What to work on >> Can you restate the records below word for word?

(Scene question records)
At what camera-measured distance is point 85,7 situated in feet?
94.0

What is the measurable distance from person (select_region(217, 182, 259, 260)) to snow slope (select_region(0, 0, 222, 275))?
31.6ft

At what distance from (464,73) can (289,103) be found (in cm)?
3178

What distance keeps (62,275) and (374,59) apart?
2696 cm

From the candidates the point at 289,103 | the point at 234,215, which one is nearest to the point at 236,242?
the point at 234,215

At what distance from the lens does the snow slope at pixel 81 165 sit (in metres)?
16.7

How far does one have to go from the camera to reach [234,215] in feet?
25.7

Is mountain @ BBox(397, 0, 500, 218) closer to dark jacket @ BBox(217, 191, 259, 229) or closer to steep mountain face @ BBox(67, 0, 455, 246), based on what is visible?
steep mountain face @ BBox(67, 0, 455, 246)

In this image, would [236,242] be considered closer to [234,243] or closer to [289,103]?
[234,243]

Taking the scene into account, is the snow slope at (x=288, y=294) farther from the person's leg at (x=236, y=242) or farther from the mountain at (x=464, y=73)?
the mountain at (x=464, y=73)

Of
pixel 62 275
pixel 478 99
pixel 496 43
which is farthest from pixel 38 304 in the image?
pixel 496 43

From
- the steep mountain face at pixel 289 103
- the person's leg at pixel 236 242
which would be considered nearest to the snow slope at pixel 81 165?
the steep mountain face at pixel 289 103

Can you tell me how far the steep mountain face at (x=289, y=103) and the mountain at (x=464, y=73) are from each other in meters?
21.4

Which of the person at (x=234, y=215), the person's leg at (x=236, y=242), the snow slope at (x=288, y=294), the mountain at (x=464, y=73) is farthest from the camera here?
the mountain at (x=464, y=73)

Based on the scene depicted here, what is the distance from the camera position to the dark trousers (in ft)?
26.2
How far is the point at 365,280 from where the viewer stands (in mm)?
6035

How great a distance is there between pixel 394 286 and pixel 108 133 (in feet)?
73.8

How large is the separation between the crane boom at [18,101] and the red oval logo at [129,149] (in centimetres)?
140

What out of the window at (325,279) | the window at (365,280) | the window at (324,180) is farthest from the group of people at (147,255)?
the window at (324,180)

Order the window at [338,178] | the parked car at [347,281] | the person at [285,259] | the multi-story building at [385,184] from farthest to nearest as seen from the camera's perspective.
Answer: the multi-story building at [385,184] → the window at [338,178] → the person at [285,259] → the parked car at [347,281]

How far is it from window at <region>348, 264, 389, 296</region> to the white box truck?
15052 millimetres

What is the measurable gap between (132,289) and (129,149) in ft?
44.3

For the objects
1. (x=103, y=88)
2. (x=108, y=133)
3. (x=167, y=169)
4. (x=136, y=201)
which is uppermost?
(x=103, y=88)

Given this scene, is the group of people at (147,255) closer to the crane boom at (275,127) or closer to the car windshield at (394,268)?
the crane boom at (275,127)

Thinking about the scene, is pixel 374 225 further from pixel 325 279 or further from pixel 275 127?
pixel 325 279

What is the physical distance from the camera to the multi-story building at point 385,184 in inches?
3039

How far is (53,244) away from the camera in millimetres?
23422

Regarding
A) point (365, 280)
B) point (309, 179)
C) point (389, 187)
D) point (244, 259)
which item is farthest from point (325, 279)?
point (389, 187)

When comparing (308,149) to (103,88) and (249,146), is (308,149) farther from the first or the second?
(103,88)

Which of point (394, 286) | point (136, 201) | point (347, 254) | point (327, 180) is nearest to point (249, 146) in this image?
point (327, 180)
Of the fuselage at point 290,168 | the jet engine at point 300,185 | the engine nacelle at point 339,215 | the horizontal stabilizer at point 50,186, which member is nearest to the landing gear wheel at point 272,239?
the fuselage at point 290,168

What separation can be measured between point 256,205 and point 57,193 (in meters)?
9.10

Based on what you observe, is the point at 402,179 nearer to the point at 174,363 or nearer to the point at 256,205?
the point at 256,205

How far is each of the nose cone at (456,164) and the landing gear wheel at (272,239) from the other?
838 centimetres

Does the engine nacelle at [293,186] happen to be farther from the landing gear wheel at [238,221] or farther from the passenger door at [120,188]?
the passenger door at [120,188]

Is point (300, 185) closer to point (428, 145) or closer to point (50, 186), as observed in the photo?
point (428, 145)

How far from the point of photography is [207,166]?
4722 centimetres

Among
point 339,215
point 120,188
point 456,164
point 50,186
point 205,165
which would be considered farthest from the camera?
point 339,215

Correct answer >>
At what camera-measured distance is point 85,7 situated in feet?
94.0

What is the measurable distance from person (select_region(217, 182, 259, 260)) to snow slope (select_region(0, 0, 222, 275))?
31.6ft

At what distance from (464,73) can (289,103) be found (in cm)?
3178

What distance keeps (62,275) and (374,59) apart?
2696 cm

From the candidates the point at 289,103 | the point at 234,215, which one is nearest to the point at 236,242?
the point at 234,215

At what distance from the lens does the snow slope at pixel 81 165 sit (in metres)?
16.7

How far does one have to go from the camera to reach [234,215] in feet?
25.7

Is mountain @ BBox(397, 0, 500, 218) closer to dark jacket @ BBox(217, 191, 259, 229) or closer to steep mountain face @ BBox(67, 0, 455, 246), based on what is visible?
steep mountain face @ BBox(67, 0, 455, 246)

In this image, would [236,242] be considered closer to [234,243] or closer to [289,103]?
[234,243]

Taking the scene into account, is the snow slope at (x=288, y=294) farther from the person's leg at (x=236, y=242) or farther from the mountain at (x=464, y=73)?
the mountain at (x=464, y=73)

Of
pixel 62 275
pixel 478 99
pixel 496 43
which is farthest from pixel 38 304 in the image?
pixel 496 43

From
- the steep mountain face at pixel 289 103
- the person's leg at pixel 236 242
which would be considered nearest to the snow slope at pixel 81 165?
the steep mountain face at pixel 289 103

Can you tell me how far the steep mountain face at (x=289, y=103) and the mountain at (x=464, y=73) are from each other in meters?
21.4

Which of the person at (x=234, y=215), the person's leg at (x=236, y=242), the snow slope at (x=288, y=294), the mountain at (x=464, y=73) is farthest from the camera here?
the mountain at (x=464, y=73)

Based on the scene depicted here, what is the distance from the camera position to the dark trousers (in ft)?
26.2
How far is the point at 365,280 from where the viewer stands (in mm)?
6035

How great a distance is there between pixel 394 286 and pixel 108 133 (in feet)?
73.8

How large is the separation between the crane boom at [18,101] and the red oval logo at [129,149] (in centimetres)?
140

What out of the window at (325,279) | the window at (365,280) | the window at (324,180) is farthest from the group of people at (147,255)?
the window at (324,180)

Order the window at [338,178] | the parked car at [347,281] | the person at [285,259] | the multi-story building at [385,184] from farthest to nearest as seen from the camera's perspective.
Answer: the multi-story building at [385,184] → the window at [338,178] → the person at [285,259] → the parked car at [347,281]

How far is it from window at <region>348, 264, 389, 296</region> to the white box truck?
15052 millimetres

What is the measurable gap between (132,289) and (129,149) in ft?
44.3

For the objects
1. (x=103, y=88)
2. (x=108, y=133)
3. (x=167, y=169)
4. (x=136, y=201)
which is uppermost?
(x=103, y=88)

Given this scene, is the group of people at (147,255) closer to the crane boom at (275,127) or closer to the car windshield at (394,268)?
the crane boom at (275,127)

Thinking about the scene, is pixel 374 225 further from pixel 325 279 or further from pixel 275 127?
pixel 325 279

What is the physical distance from the camera to the multi-story building at point 385,184 in inches?
3039

How far is (53,244) away from the camera in millimetres?
23422

Regarding
A) point (365, 280)
B) point (309, 179)
C) point (389, 187)
D) point (244, 259)
which item is farthest from point (325, 279)?
point (389, 187)

When comparing (308,149) to (103,88) and (249,146), is (308,149) farther from the first or the second?
(103,88)

Which of point (394, 286) | point (136, 201) | point (347, 254) | point (327, 180) is nearest to point (249, 146) in this image?
point (327, 180)
Of the fuselage at point 290,168 | the jet engine at point 300,185 | the engine nacelle at point 339,215 | the horizontal stabilizer at point 50,186, which member is nearest to the landing gear wheel at point 272,239?
the fuselage at point 290,168

What separation can be measured between point 256,205 and point 57,193 (in meters)?
9.10

Based on what you observe, is the point at 402,179 nearer to the point at 174,363 or nearer to the point at 256,205?
the point at 256,205

How far is each of the nose cone at (456,164) and the landing gear wheel at (272,239) from the other?
838 centimetres

Does the engine nacelle at [293,186] happen to be farther from the landing gear wheel at [238,221] or farther from the passenger door at [120,188]?
the passenger door at [120,188]

Is point (300, 185) closer to point (428, 145) or closer to point (50, 186), as observed in the photo?
point (428, 145)

How far from the point of photography is [207,166]?
4722 centimetres

Among
point 339,215
point 120,188
point 456,164
point 50,186
point 205,165
which would be considered farthest from the camera?
point 339,215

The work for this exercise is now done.